• _What the task asks_
Extract the entries in their exact form.

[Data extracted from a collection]
*****

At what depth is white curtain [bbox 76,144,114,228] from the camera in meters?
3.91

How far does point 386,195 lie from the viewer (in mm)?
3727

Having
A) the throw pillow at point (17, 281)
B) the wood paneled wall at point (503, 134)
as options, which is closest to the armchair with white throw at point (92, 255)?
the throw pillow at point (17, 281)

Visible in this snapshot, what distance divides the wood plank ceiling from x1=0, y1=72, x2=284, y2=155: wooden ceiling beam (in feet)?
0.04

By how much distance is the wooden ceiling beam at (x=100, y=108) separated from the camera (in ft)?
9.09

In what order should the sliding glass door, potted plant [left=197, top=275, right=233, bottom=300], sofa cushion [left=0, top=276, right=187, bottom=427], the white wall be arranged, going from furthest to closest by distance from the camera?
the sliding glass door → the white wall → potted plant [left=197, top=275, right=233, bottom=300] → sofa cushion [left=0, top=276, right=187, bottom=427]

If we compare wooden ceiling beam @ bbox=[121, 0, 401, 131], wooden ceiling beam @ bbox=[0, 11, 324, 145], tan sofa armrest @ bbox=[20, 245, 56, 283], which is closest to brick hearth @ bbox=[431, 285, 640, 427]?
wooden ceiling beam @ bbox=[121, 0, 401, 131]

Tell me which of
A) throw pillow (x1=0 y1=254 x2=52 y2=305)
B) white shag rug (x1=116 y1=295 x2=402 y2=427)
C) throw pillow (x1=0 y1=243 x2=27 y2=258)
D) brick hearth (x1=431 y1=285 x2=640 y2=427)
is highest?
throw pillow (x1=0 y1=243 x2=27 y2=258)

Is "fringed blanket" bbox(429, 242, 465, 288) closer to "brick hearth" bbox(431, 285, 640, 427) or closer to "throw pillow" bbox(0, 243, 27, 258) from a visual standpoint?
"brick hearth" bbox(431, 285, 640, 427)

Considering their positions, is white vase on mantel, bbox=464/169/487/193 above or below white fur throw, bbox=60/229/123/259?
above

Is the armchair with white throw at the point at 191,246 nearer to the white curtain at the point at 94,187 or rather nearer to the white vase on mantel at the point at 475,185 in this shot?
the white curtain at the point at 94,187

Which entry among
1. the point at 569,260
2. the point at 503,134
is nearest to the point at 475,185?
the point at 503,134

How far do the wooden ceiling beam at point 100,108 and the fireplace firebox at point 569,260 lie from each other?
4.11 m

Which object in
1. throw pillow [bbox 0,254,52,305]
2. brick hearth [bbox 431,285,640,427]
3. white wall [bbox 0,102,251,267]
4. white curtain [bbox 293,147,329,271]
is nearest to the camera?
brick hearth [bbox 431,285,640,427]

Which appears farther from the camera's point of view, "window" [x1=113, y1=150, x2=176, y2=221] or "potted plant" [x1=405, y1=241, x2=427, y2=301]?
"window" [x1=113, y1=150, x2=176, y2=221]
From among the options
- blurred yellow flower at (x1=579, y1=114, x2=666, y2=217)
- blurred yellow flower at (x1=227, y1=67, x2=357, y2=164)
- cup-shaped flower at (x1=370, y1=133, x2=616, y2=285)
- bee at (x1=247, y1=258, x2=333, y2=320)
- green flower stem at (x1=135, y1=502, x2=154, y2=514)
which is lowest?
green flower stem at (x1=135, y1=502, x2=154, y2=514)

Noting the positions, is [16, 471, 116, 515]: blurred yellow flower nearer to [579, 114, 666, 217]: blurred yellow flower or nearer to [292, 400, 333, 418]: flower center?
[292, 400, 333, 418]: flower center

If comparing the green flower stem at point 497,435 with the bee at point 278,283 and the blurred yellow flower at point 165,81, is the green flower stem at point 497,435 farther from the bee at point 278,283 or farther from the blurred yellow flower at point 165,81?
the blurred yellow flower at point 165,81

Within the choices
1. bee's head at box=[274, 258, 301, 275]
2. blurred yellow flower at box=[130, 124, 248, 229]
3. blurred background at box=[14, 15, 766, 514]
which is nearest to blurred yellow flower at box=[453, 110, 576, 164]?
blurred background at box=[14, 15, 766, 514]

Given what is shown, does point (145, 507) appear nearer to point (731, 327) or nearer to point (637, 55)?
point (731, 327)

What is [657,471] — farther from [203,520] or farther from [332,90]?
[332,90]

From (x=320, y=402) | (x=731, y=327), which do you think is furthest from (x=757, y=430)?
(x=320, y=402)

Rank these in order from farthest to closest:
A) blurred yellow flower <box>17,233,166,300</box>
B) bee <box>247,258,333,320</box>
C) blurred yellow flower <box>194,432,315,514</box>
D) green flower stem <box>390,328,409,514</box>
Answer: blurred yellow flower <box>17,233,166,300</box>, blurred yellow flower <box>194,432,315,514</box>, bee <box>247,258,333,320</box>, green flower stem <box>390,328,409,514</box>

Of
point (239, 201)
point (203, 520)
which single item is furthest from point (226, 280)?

*****

• _Full response_
At what depth is white curtain [bbox 76,144,114,228] from the camera in meters?
3.91

How far does point 386,195 lie from the viewer (in mm)?
3727

Having
A) the throw pillow at point (17, 281)
B) the wood paneled wall at point (503, 134)
as options, which is closest to the armchair with white throw at point (92, 255)?
the throw pillow at point (17, 281)

Visible in this snapshot, what distance divides the wood plank ceiling from x1=0, y1=72, x2=284, y2=155: wooden ceiling beam (in feet)?
0.04

By how much distance is the wooden ceiling beam at (x=100, y=108) separated from the camera (in ft)?
9.09

In what order should the sliding glass door, potted plant [left=197, top=275, right=233, bottom=300], sofa cushion [left=0, top=276, right=187, bottom=427], the white wall be arranged, going from furthest to closest by distance from the camera?
the sliding glass door → the white wall → potted plant [left=197, top=275, right=233, bottom=300] → sofa cushion [left=0, top=276, right=187, bottom=427]

If we compare wooden ceiling beam @ bbox=[121, 0, 401, 131], wooden ceiling beam @ bbox=[0, 11, 324, 145], tan sofa armrest @ bbox=[20, 245, 56, 283], which is closest to brick hearth @ bbox=[431, 285, 640, 427]?
wooden ceiling beam @ bbox=[121, 0, 401, 131]

Tell me which of
A) throw pillow (x1=0 y1=254 x2=52 y2=305)
B) white shag rug (x1=116 y1=295 x2=402 y2=427)
C) throw pillow (x1=0 y1=243 x2=27 y2=258)
D) brick hearth (x1=431 y1=285 x2=640 y2=427)
is highest?
throw pillow (x1=0 y1=243 x2=27 y2=258)

Is "fringed blanket" bbox(429, 242, 465, 288) closer to "brick hearth" bbox(431, 285, 640, 427) or closer to "throw pillow" bbox(0, 243, 27, 258) from a visual standpoint?
"brick hearth" bbox(431, 285, 640, 427)

Considering their positions, is white vase on mantel, bbox=464/169/487/193 above or below white fur throw, bbox=60/229/123/259?
above

Is the armchair with white throw at the point at 191,246 nearer to the white curtain at the point at 94,187 or rather nearer to the white vase on mantel at the point at 475,185 in this shot?
the white curtain at the point at 94,187

Which entry among
1. the point at 569,260
2. the point at 503,134
is nearest to the point at 475,185?
the point at 503,134

How far do the wooden ceiling beam at point 100,108 and the fireplace firebox at point 569,260 lie from each other?
4.11 m

Which object in
1. throw pillow [bbox 0,254,52,305]
2. brick hearth [bbox 431,285,640,427]
3. white wall [bbox 0,102,251,267]
4. white curtain [bbox 293,147,329,271]
is nearest to the camera?
brick hearth [bbox 431,285,640,427]

Which appears farther from the camera's point of view, "window" [x1=113, y1=150, x2=176, y2=221] or "potted plant" [x1=405, y1=241, x2=427, y2=301]?
"window" [x1=113, y1=150, x2=176, y2=221]
From among the options
- blurred yellow flower at (x1=579, y1=114, x2=666, y2=217)
- blurred yellow flower at (x1=227, y1=67, x2=357, y2=164)
- cup-shaped flower at (x1=370, y1=133, x2=616, y2=285)
- bee at (x1=247, y1=258, x2=333, y2=320)
- green flower stem at (x1=135, y1=502, x2=154, y2=514)
which is lowest?
green flower stem at (x1=135, y1=502, x2=154, y2=514)

Noting the positions, is [16, 471, 116, 515]: blurred yellow flower nearer to [579, 114, 666, 217]: blurred yellow flower or nearer to [292, 400, 333, 418]: flower center?
[292, 400, 333, 418]: flower center

If comparing the green flower stem at point 497,435 with the bee at point 278,283 and the blurred yellow flower at point 165,81, is the green flower stem at point 497,435 farther from the bee at point 278,283 or farther from the blurred yellow flower at point 165,81?
the blurred yellow flower at point 165,81

Within the choices
1. bee's head at box=[274, 258, 301, 275]
2. blurred yellow flower at box=[130, 124, 248, 229]
3. blurred background at box=[14, 15, 766, 514]
which is nearest to blurred yellow flower at box=[453, 110, 576, 164]?
blurred background at box=[14, 15, 766, 514]

Given what is shown, does point (145, 507) appear nearer to point (731, 327) or nearer to point (637, 55)?
point (731, 327)

What is [657,471] — farther from [203,520] or farther from [332,90]?
[332,90]

From (x=320, y=402) | (x=731, y=327), which do you think is furthest from (x=757, y=430)?
(x=320, y=402)

Rank these in order from farthest to closest:
A) blurred yellow flower <box>17,233,166,300</box>
B) bee <box>247,258,333,320</box>
C) blurred yellow flower <box>194,432,315,514</box>
D) green flower stem <box>390,328,409,514</box>
Answer: blurred yellow flower <box>17,233,166,300</box>, blurred yellow flower <box>194,432,315,514</box>, bee <box>247,258,333,320</box>, green flower stem <box>390,328,409,514</box>

Of
point (239, 201)
point (203, 520)
which single item is furthest from point (226, 280)?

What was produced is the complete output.